*Exercise prompt*.
To complete this task, print all the data below exactly but leave out the images.

*The input*.
━━━━━━━━━━━━━━━━━━━━━━━━━━━━━━

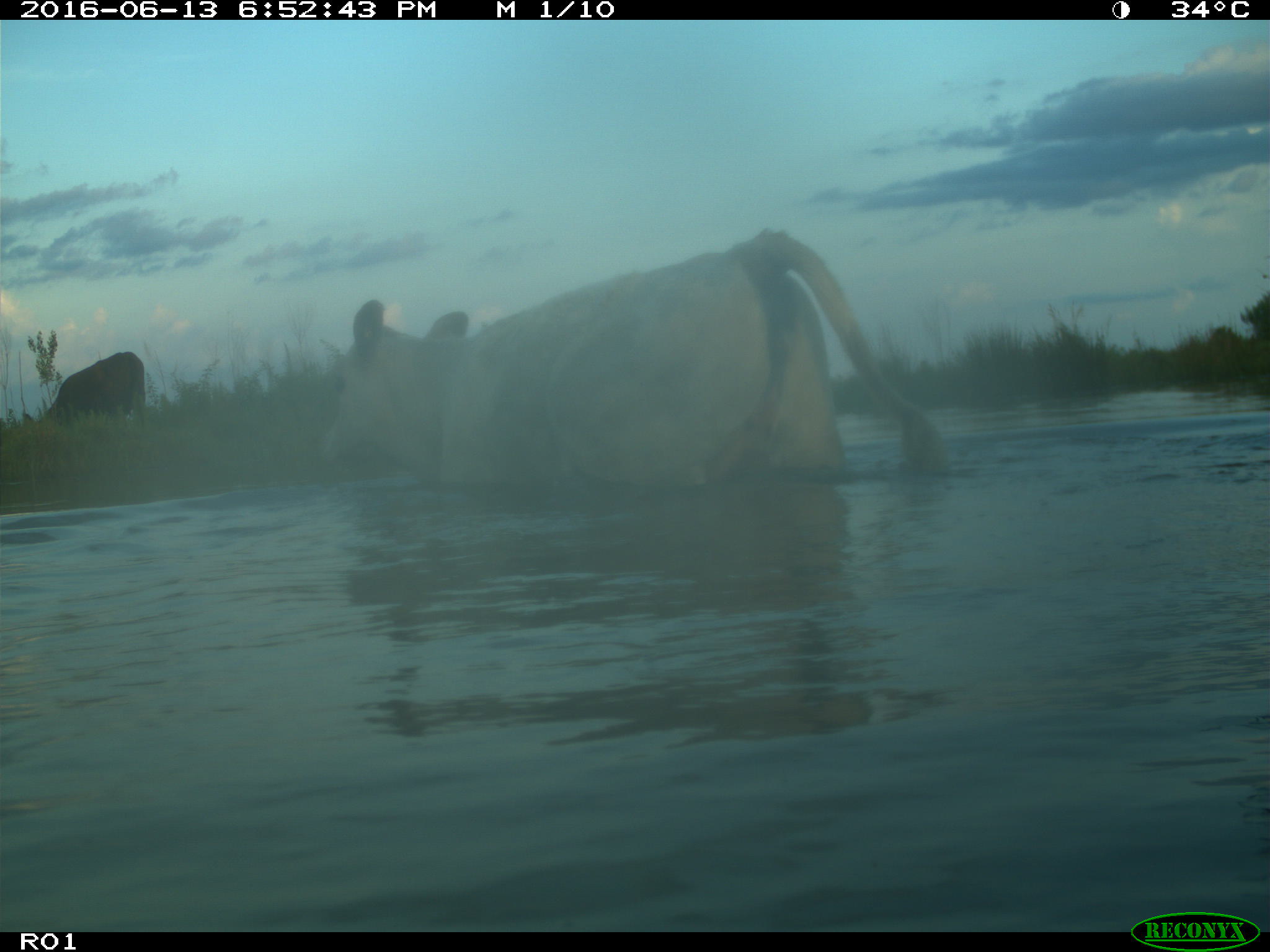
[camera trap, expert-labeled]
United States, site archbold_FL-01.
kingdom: Animalia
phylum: Chordata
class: Mammalia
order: Artiodactyla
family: Bovidae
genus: Bos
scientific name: Bos taurus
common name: domestic cow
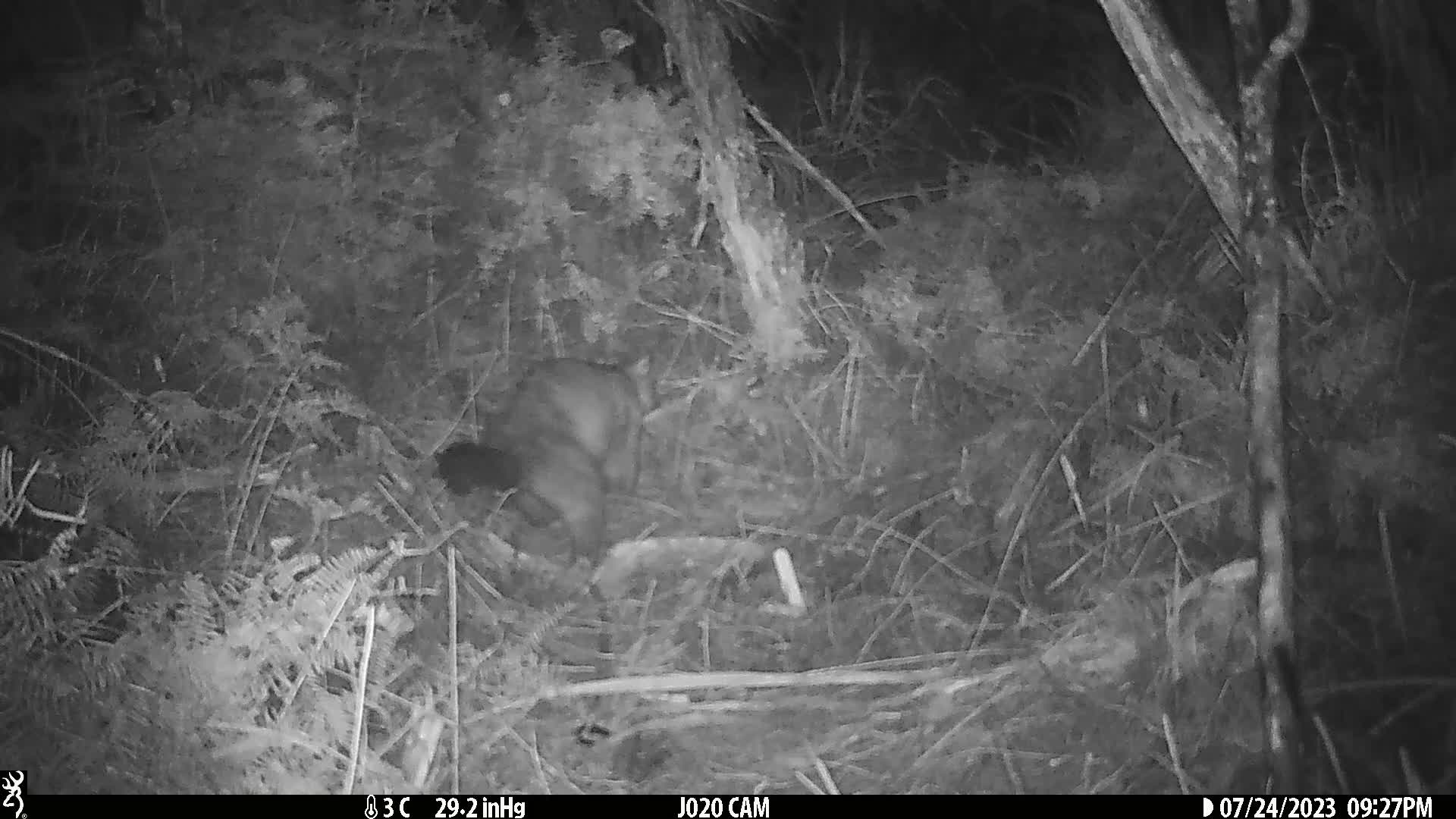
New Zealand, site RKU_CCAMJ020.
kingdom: Animalia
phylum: Chordata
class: Mammalia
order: Diprotodontia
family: Phalangeridae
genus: Trichosurus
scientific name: Trichosurus vulpecula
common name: common brushtail possum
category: possum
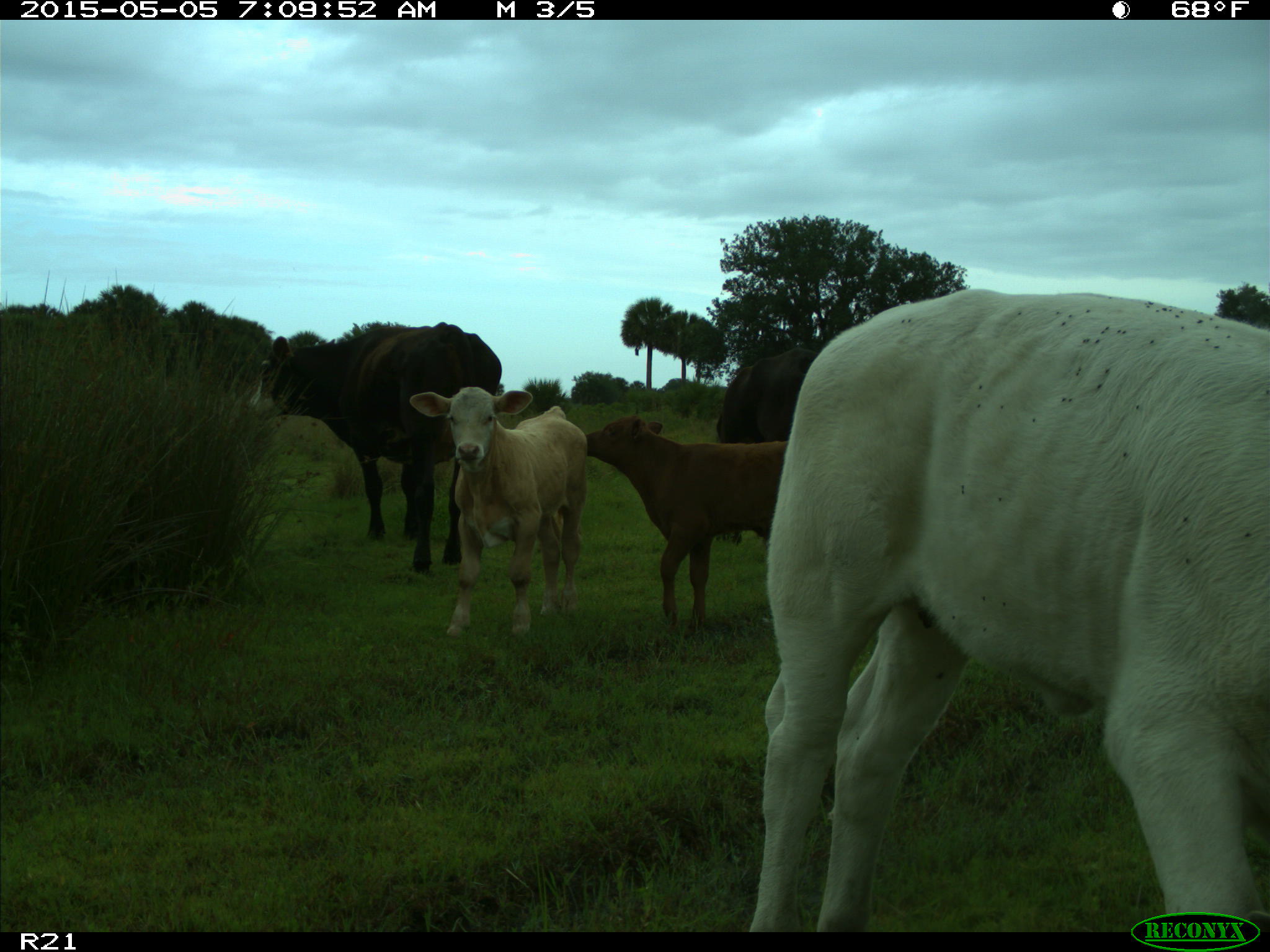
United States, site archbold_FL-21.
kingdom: Animalia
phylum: Chordata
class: Mammalia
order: Artiodactyla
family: Bovidae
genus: Bos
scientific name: Bos taurus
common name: domestic cow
Bos taurus (domestic cow).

━━━━━━━━━━━━━━━━━━━━━━━━━━━━━━

*Task answer*.
[camera trap, expert-labeled]
United States, site archbold_FL-01.
kingdom: Animalia
phylum: Chordata
class: Mammalia
order: Artiodactyla
family: Bovidae
genus: Bos
scientific name: Bos taurus
common name: domestic cow
New Zealand, site RKU_CCAMJ020.
kingdom: Animalia
phylum: Chordata
class: Mammalia
order: Diprotodontia
family: Phalangeridae
genus: Trichosurus
scientific name: Trichosurus vulpecula
common name: common brushtail possum
category: possum
United States, site archbold_FL-21.
kingdom: Animalia
phylum: Chordata
class: Mammalia
order: Artiodactyla
family: Bovidae
genus: Bos
scientific name: Bos taurus
common name: domestic cow
Bos taurus (domestic cow).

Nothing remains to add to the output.